In 2010, Haiti faced a similar challenge with its airspace after its devastating earthquake left more than 300,000 dead. The U.S. military quickly took over air traffic functions to steer aid flights.
A video that circulated Friday on social media among pilots expressed the frustrations many pilots in Nassau are feeling.
“It is unbelievable to see how disorganized this shitshow is,” the person on the video said. “And people are hungry. And people are tired and people are frustrated to get out of there. ... We spent six hours in Nassau, doing nothing but waiting.”
A helicopter pilot who arrived in the Abacos shortly after Dorian’s passing said Bahamian air traffic control operators are “just overwhelmed and not equipped to handle the amount of traffic.”
“We are waiting up to three hours for clearances mostly due to single-engine ‘sight-seeing’ flights that are not a priority,” said the pilot, who also asked not to be named.
On Thursday night, as he returned from Abaco with thunderstorms, the helicopter pilot said he was sent out to sea by the air traffic control tower in Nassau “and they would not respond to my requests for vectors back to Nassau.

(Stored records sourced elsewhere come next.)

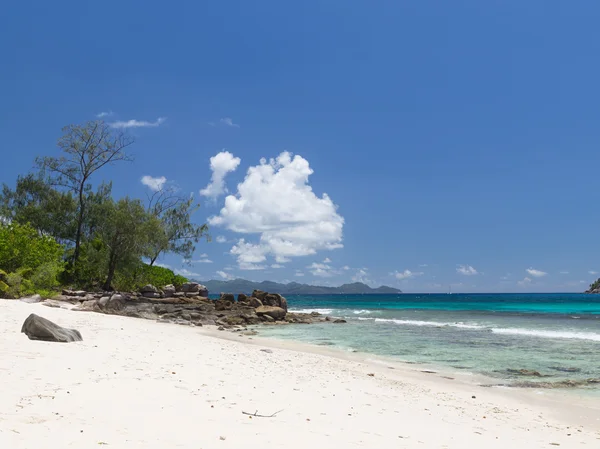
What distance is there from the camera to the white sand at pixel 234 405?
→ 546 centimetres

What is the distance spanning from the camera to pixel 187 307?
3666cm

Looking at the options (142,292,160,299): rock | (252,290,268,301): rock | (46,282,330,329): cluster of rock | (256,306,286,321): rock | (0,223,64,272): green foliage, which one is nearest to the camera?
(46,282,330,329): cluster of rock

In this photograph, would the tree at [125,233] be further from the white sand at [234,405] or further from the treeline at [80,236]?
the white sand at [234,405]

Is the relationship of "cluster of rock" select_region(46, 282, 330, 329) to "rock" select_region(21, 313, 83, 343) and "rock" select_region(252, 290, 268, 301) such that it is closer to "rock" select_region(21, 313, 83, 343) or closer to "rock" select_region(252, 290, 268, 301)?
"rock" select_region(252, 290, 268, 301)

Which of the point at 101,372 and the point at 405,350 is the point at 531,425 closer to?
the point at 101,372

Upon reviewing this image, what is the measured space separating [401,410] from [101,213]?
4165 centimetres

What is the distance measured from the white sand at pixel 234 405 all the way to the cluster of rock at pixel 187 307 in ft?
48.0

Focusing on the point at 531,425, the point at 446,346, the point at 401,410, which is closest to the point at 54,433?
the point at 401,410

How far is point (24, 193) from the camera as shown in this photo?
56.3 meters

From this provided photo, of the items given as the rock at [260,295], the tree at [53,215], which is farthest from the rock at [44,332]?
the tree at [53,215]

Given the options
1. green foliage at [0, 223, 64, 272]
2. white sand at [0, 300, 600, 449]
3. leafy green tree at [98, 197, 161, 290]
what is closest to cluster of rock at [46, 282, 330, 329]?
green foliage at [0, 223, 64, 272]

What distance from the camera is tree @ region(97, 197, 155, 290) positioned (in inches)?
1564

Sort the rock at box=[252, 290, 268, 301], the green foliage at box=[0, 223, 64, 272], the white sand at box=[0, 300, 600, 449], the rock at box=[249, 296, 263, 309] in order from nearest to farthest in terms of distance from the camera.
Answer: the white sand at box=[0, 300, 600, 449]
the green foliage at box=[0, 223, 64, 272]
the rock at box=[249, 296, 263, 309]
the rock at box=[252, 290, 268, 301]

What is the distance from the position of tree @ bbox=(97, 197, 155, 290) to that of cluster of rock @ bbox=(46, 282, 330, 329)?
3762mm
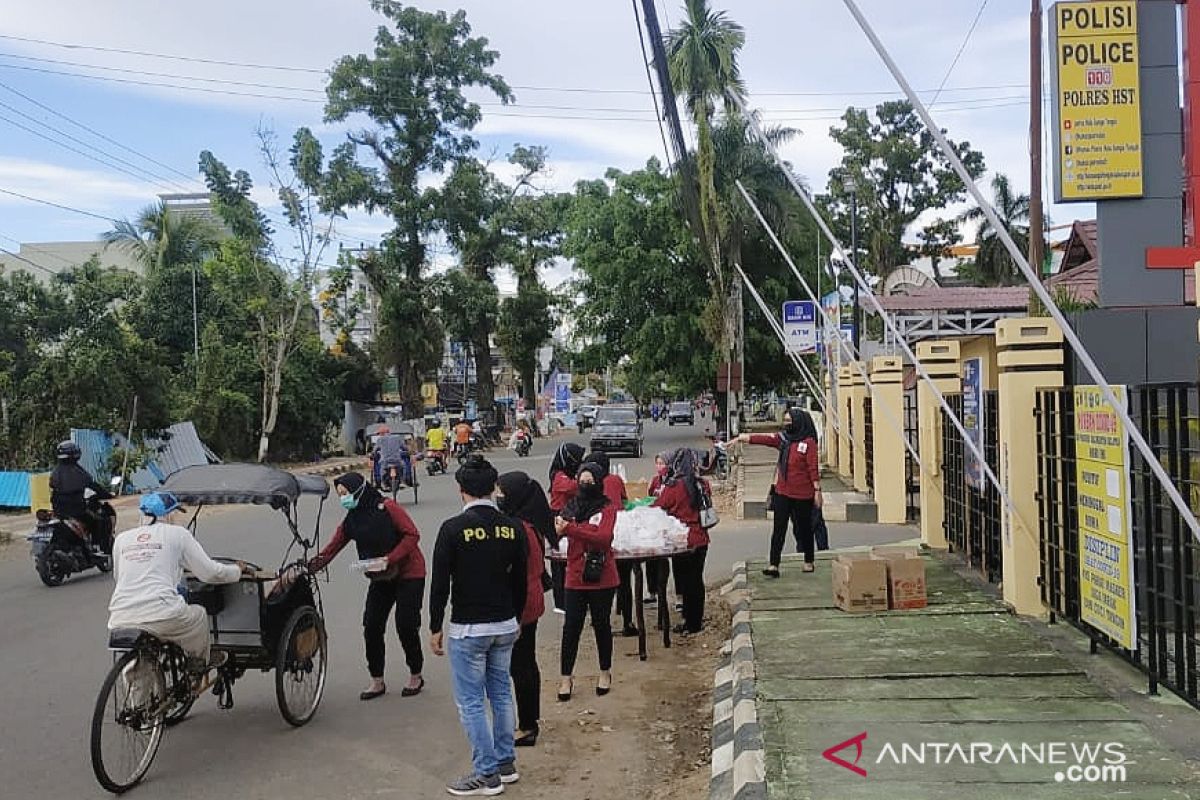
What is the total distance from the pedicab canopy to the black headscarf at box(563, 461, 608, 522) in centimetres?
→ 187

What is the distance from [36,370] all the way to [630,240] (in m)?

I had to ‘shop’ the approach frequencies to get a controller that could turn me back toward Nassau for the approach. Had I not been flying with 30-plus years of experience, air traffic control may have put me in a low fuel condition over the sea at night with thunderstorms.”
The Bahamas minister in charge of civil aviation and tourism, Dionision D’Aguilar, did not respond to a Miami Herald request for comment about the growing concerns. Three other individuals with Bahamas Civil Aviation also did not respond to emails requesting comment.

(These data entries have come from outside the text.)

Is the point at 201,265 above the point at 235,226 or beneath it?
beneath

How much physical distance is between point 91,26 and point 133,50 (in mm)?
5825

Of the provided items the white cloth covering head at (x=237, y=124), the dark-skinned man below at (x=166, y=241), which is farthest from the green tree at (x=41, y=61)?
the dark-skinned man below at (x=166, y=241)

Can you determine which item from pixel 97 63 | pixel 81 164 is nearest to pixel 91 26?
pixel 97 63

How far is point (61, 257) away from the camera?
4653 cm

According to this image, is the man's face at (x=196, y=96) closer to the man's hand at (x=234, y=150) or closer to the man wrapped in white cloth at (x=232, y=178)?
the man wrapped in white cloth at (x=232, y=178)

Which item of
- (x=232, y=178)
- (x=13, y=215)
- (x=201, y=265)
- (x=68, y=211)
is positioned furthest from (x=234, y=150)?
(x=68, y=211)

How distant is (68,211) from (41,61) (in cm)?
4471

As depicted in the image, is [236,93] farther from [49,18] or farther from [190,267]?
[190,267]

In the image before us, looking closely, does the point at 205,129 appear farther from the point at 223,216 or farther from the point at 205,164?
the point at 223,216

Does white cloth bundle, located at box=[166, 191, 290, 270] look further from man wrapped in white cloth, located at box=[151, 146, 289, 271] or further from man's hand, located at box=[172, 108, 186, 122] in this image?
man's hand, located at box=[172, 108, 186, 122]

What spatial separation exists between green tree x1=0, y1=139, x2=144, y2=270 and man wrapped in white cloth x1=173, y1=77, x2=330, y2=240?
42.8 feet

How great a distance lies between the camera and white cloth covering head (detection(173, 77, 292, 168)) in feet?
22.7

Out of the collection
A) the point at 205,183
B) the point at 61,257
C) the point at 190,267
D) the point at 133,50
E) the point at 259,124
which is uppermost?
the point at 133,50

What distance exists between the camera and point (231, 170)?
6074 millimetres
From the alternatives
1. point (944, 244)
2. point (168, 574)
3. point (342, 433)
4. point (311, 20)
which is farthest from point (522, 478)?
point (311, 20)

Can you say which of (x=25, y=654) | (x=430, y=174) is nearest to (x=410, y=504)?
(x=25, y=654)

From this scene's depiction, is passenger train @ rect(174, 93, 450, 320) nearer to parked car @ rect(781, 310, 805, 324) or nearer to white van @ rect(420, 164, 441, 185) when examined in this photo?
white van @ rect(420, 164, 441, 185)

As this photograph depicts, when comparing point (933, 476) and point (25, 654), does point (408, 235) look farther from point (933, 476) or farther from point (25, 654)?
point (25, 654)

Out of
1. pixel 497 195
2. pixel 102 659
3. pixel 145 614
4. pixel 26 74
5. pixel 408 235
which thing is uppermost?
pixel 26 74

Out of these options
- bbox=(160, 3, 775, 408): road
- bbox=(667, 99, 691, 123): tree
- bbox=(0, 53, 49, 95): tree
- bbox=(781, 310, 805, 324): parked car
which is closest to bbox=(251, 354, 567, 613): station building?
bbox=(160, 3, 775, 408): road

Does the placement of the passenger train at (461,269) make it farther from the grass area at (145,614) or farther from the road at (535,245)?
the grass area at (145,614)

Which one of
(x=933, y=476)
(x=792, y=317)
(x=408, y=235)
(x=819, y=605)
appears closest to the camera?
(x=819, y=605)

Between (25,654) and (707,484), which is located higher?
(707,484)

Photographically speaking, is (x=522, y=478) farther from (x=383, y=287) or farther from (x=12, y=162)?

The Miami Herald/McClatchy learned late Friday that the Trump administration had requested “airlift and logistics support” from the Defense Department in order to clear the airfield in Abaco to get aid in. Meanwhile, a pilot confirmed that Bahamas Civil Aviation had released new instructions for pilots late Friday: In order to enter the restricted airspace, which was expanded earlier in the day, a pilot would need to get an authorization code and establish communication with U.S. Navy controllers.
Earlier on Friday, Alfred Sears, an attorney and former member of the Bahamian parliament, fired off a letter to Prime Minister Hubert Minnis after spending six hours at Jet Aviation in Nassau on Thursday “trying desperately and unsuccessfully to evacuate” his family from Abaco.
“My niece, Jennifer Sears, her companion, Myron Delancy, and her four children (ages 1, 3, 5 and 8), lost everything they owned in Murphy Town, Abaco, during Hurricane Dorian,” Sears wrote. “My brother, Peter Sears, his wife, Collette Sears, who is disabled, their two sons and a disabled daughter lost everything they owned in Murphy Town as well. After the hurricane, with nothing but the clothes on their backs, they managed to get to the Sandy Point Airport waiting for days to be evacuated to Nassau.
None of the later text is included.